-- SUPPLIED RECORDS follows --
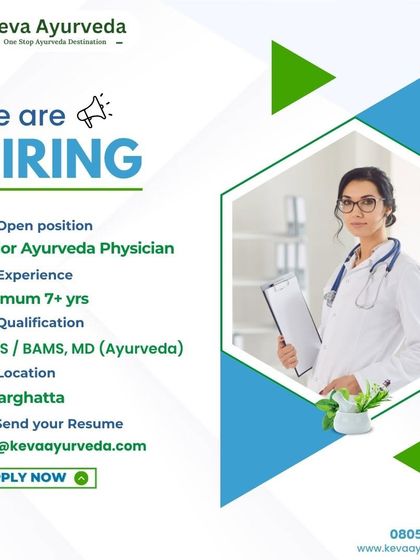 eva Ayurveda
One Stop Ayurveda Destination

e are
IRING

Open position
or Ayurveda Physician
Experience
mum 7+ yrs
Qualification
S / BAMS, MD (Ayurveda)
Location
arghatta
Send your Resume
@kevaayurveda.com
PLY NOW

0805
www.kevaay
-- SUPPLIED RECORDS concluded --
Output the listing unchanged, pictures excluded.

● RESPONSE TO THIS EXERCISE:
 eva Ayurveda
One Stop Ayurveda Destination

e are
IRING

Open position
or Ayurveda Physician
Experience
mum 7+ yrs
Qualification
S / BAMS, MD (Ayurveda)
Location
arghatta
Send your Resume
@kevaayurveda.com
PLY NOW

0805
www.kevaay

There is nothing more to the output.